LimitPushDown in Optimizer.scala rewrites LocalLimit(le, Offset(oe, child)) to
Offset(oe, LocalLimit(Add(le, oe), child)), leaving the Add unfolded. The rule
relies on a subsequent ConstantFolding pass to turn Add(Literal(N), Literal(M))
into Literal(N + M) so that BasicOperators (which only matches
LocalLimit(IntegerLiteral, _)) can produce a physical plan.

This patch folds the sum eagerly when both operands are integer literals — the
realistic case from LIMIT N OFFSET M clauses — so the rule produces a planable
logical plan in a single application, without depending on a downstream rule.

case LocalLimit(le, Offset(oe, grandChild)) =>
  val mergedLimit = (le, oe) match {
    case (IntegerLiteral(l), IntegerLiteral(o)) => Literal(l + o, IntegerType)
    case _ => Add(le, oe)
  }
  Offset(oe, LocalLimit(mergedLimit, grandChild))
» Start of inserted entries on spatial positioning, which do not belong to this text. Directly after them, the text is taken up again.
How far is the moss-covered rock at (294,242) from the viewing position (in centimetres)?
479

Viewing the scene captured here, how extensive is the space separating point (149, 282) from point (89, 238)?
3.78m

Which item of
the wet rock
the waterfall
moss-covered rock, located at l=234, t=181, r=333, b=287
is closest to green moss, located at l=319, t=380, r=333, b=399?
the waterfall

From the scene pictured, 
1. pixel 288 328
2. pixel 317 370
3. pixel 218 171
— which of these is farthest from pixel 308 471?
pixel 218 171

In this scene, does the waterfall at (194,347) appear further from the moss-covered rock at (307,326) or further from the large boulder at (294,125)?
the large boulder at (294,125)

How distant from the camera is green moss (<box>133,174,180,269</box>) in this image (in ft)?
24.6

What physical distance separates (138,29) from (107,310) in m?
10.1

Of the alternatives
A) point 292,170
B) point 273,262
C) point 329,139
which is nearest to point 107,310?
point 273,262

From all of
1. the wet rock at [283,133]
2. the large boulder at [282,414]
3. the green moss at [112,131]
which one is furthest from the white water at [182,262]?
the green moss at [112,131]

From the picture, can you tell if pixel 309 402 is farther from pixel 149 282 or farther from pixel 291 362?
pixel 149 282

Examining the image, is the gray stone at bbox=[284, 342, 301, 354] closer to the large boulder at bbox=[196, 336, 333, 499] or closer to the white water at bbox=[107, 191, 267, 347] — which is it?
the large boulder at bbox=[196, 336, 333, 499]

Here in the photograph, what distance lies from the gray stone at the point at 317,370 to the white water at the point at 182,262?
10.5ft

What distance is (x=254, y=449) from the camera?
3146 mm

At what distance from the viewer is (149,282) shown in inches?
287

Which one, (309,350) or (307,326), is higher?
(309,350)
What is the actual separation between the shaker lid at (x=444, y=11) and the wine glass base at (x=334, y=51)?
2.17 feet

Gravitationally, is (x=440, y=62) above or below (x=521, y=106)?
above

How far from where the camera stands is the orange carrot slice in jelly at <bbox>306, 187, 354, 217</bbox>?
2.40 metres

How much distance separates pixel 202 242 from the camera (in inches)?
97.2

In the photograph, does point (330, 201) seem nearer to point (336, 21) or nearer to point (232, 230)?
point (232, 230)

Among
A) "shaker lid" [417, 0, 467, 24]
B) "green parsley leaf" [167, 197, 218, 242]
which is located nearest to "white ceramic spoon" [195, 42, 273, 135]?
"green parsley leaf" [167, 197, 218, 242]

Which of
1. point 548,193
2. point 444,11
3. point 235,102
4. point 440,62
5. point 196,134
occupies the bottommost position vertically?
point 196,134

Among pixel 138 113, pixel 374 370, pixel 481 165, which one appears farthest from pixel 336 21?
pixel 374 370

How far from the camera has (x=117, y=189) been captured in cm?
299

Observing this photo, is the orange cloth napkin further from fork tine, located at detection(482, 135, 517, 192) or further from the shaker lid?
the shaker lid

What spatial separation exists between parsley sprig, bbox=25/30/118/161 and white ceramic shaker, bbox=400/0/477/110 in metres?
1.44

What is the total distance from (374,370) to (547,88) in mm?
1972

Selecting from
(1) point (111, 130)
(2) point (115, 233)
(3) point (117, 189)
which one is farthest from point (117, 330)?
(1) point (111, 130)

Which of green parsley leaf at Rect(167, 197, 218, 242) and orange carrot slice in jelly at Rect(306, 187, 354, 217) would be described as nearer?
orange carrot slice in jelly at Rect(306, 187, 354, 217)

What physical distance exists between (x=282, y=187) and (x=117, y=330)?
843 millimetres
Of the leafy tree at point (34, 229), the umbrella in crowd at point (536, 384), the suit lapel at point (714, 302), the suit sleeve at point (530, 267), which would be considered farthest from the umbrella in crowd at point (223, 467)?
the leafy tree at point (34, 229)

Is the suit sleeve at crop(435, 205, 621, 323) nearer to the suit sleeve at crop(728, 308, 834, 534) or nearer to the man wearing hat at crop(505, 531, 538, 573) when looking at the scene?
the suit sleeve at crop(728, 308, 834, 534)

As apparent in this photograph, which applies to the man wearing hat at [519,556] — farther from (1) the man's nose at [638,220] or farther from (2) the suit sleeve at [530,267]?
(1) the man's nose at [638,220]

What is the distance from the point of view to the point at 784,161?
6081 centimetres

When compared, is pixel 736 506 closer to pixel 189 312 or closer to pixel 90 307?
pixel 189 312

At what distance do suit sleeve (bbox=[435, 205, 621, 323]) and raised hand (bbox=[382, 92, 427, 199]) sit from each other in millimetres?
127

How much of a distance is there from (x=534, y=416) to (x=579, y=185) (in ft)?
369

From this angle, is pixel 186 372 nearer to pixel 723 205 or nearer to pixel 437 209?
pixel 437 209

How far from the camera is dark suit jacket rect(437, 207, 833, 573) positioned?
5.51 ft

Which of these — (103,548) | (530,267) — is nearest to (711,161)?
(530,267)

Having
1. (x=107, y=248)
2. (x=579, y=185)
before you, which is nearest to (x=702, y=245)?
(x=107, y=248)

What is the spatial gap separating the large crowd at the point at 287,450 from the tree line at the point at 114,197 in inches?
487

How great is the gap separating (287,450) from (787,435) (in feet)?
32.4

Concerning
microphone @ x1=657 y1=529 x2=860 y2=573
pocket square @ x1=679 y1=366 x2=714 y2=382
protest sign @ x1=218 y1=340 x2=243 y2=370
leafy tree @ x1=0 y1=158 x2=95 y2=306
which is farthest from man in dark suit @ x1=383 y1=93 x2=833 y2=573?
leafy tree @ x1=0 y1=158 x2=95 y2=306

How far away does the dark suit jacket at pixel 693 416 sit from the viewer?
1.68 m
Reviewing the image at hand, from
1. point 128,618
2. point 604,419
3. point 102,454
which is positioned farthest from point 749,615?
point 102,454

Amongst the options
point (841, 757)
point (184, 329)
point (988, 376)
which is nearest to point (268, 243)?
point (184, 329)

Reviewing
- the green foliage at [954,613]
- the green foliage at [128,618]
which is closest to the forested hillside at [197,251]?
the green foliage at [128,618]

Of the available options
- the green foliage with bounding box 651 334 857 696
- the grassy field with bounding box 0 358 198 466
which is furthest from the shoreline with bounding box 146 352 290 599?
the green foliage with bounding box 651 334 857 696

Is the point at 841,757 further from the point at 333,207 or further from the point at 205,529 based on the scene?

Why are the changes needed?

If ConstantFolding is excluded via spark.sql.optimizer.excludedRules, the
unfolded LocalLimit(Add(Literal(N), Literal(M)), ...) reaches physical
planning. BasicOperators only matches LocalLimit(IntegerLiteral, _), so
planning fails with:

java.lang.AssertionError: assertion failed: No plan for LocalLimit (1 + 2)
  at scala.Predef$.assert(Predef.scala:279)
  at org.apache.spark.sql.catalyst.planning.QueryPlanner.plan(QueryPlanner.scala:93)
  at org.apache.spark.sql.execution.SparkStrategies.plan(SparkStrategies.scala:79)
  ...

wrapped as [INTERNAL_ERROR] The Spark SQL phase planning failed with an internal error.

Repro (Scala):

val spark = SparkSession.builder().master("local[2]")
  .config("spark.sql.optimizer.excludedRules",
    "org.apache.spark.sql.catalyst.optimizer.ConstantFolding")
  .getOrCreate()
spark.sql("CREATE TEMP VIEW dept AS SELECT * FROM VALUES (10,'d1'),(20,'d2'),(30,'d3') AS t(id, name)")
spark.sql("CREATE TEMP VIEW emp AS SELECT * FROM VALUES (1,10) AS t(id, dept_id)")
spark.sql("""
  SELECT * FROM emp
  WHERE EXISTS (SELECT name FROM dept WHERE id > 10 LIMIT 1 OFFSET 2)
""").show()

Self-sufficient rules also reduce fragility for downstream consumers — custom optimizer pipelines and plugins that legitimately exclude folding rules (for example to force certain code paths during testing) shouldn't have queries that
crash at physical planning when a logically-equivalent plan exists.

Scope and follow-up

This patch fixes the literal-only case LIMIT N OFFSET M, which is what the SQL parser produces for the common usage.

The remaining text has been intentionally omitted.